Una de esas fiestas... (página 209)

Beaton ahonda en la brutal sensación de aislamiento al tiempo que describe situaciones surrealistas como la irrupción «por error» de tipos bebidos en su dormitorio. Pero conforme avanza en su narración, el enfoque pasa a abarcar también la explotación de los recursos naturales y la calamidad que eso supone para el medio ambiente y para las poblaciones indígenas del norte de Canadá. La muerte de una gran bandada de patos es el detonante. El libro acomete la tarea de denunciar el doble coste de la industria petrolífera canadiense: el ecológico y el humano. Y cumple con creces.

Página 329. 
Asimismo, el libro apunta hacia la inhumana cultura prevalente en el lugar de trabajo. La mayoría de los empleados padecen estrés y depresión, se sienten extremadamente solos y recurren al alcohol y las drogas.

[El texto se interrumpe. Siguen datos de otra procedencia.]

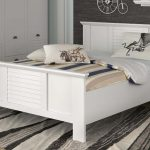 Kinderbett 120x200 Bett Weiß Mit Bettkasten Matratze Und Lattenrost Betten Wohnzimmer Kinderbett 120x200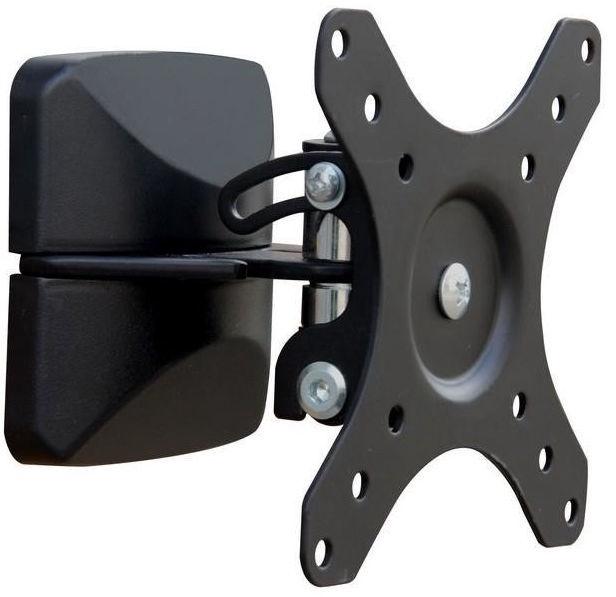 "Libox Madryt LB-0010 Wall Mount 13-24"" Black"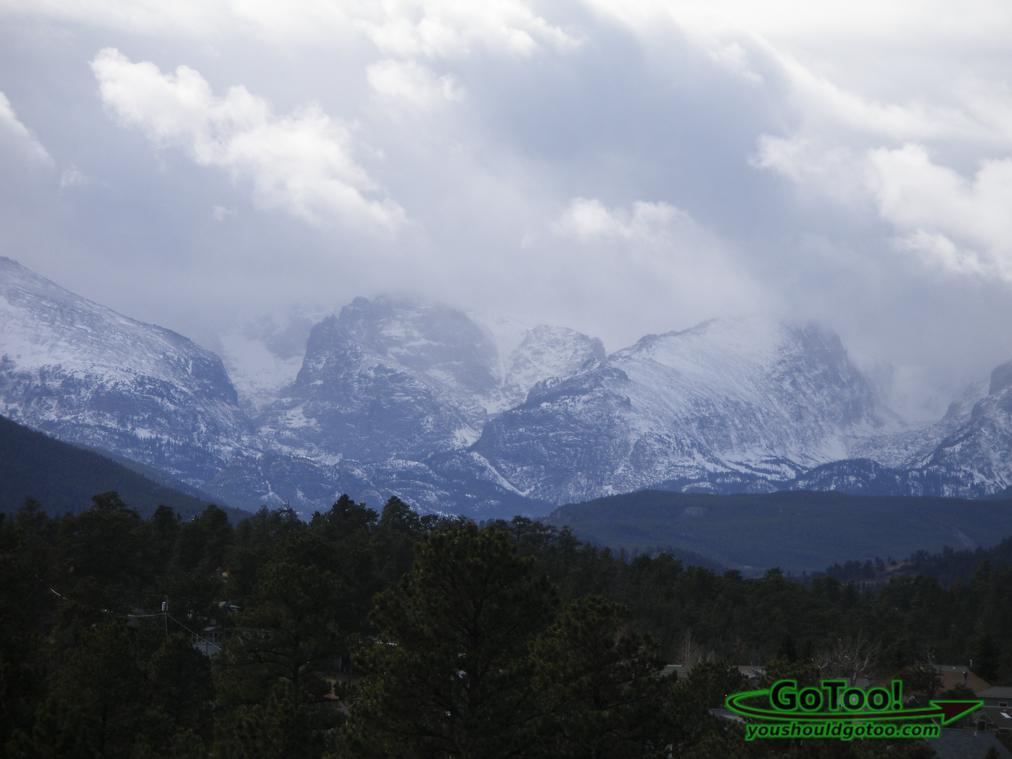 Snow Storm over the Rocky Mountains Colorado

Un libro muy completo (pero largo) en el que los dibujos demuestran el buen hacer de Beaton para definir las emociones de los personajes en determinadas situaciones. Le vendría bien, si acaso, algo de colorido, pero su lectura me resultó amena.

5 mar 2017

Reseña: Something Quite Peculiar, de Steve Kilbey

Steve Kilbey, Something Quite Peculiar: The Church, the Music, the Mayhem (Melbourne: Hardie Grant Books, 2014). 273 páginas.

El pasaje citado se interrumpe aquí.